I HAVE never been comfortable with the term “surgeries” when describing my weekly sessions with constituents; it seems to imply an expertise I do not possess.

Some colleagues refer to them as “constituency advice bureaux”, but that is even worse: I am simply not qualified to give advice.

Anyway, I hold two different types of surgery: one the second Saturday of each month jointly with town, district and county councillors, in the Leslie Erickson Hall at Stillwater Park in Ringwood at 10am. Anyone can come along on a first-come-first-served basis.

The second type of surgery is held weekly on a Friday at different locations and by appointment (arranged by emailing or calling my secretary at naillm@parliament.uk or 0207 2194886).

It is refreshing when someone takes the trouble to come along and simply give me a piece of their mind on the political issues of the day but mostly people come to see me about a personal problem.

These problems range across every aspect of life and local and national government, but I estimate that, however the problem presents, if you scratch the surface, it is family or relationship breakdown that is at the root of the problem.

It is the swiftest path to poverty; it has all sorts of knock-on effects in terms of disordered behaviour, crime and dependency and, ultimately, this “epidemic” is costing taxpayers billions of pounds.

There are aspects of policy that can have some long-term impact: housing, education, welfare reform.

But none of these can assist you in dealing with the “here and now” as you face its consequences in the surgery interview.

Perhaps the most depressing problem one is faced with is child access. Most separated couples appear to reach some workable arrangement, but others continue hostilities against each other using the children as their chief weapons of war.

Often enough one of the parents who is the victim of this unnatural warfare will end up in my surgery, either demanding my personal intervention or reform of the law to address their former partner’s behaviour. Of course, I have no power to intervene in what is a dispute that must ultimately be resolved by the family courts.

What I do have as a member of parliament is an ability to shape the law which those courts apply, but what is to be done? People can spend thousands of pounds on legal fees and comply with every requirement and ruling of the court, including mediation, but continually run up against the brick wall of the unreasonable behaviour of the other parent. The only remedy is another expensive return to court, for another ruling, for the cycle to repeat itself.

Of course, a court can break such a cycle if it chooses: the penalty of failing to comply with a court order can be imprisonment.

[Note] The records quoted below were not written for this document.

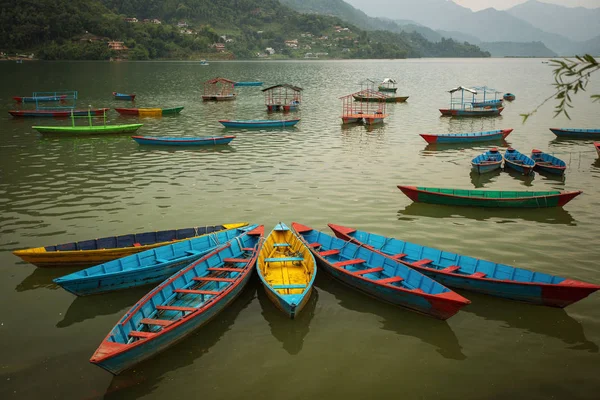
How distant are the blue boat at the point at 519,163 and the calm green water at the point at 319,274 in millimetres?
857

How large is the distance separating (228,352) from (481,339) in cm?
667

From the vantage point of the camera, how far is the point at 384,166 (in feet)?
94.7

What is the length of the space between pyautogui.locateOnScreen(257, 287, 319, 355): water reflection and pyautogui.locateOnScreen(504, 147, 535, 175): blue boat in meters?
17.9

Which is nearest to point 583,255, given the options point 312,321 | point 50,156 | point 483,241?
point 483,241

In reaching a decision, however, the court will have to hear both sides of the story – and there always are two sides – and it must always reach its decision in the best interest of the child.

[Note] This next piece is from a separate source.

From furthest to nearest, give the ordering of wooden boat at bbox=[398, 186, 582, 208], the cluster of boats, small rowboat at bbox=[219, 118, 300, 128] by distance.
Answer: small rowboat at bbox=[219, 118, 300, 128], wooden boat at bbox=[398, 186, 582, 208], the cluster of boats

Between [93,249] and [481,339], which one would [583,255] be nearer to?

I asked one constituent exactly what change in the law he was asking for. His reply was that it was for me, as the legislator, to find the answer.

Alas, politicians and statesmen have remedies to address all the great political questions, be it reducing the deficit, immigration, inflation or unemployment but, for the most part, there simply isn’t a lever for us to pull in our attempts to address the principal sources of human misery as they present themselves in our weekly surgeries.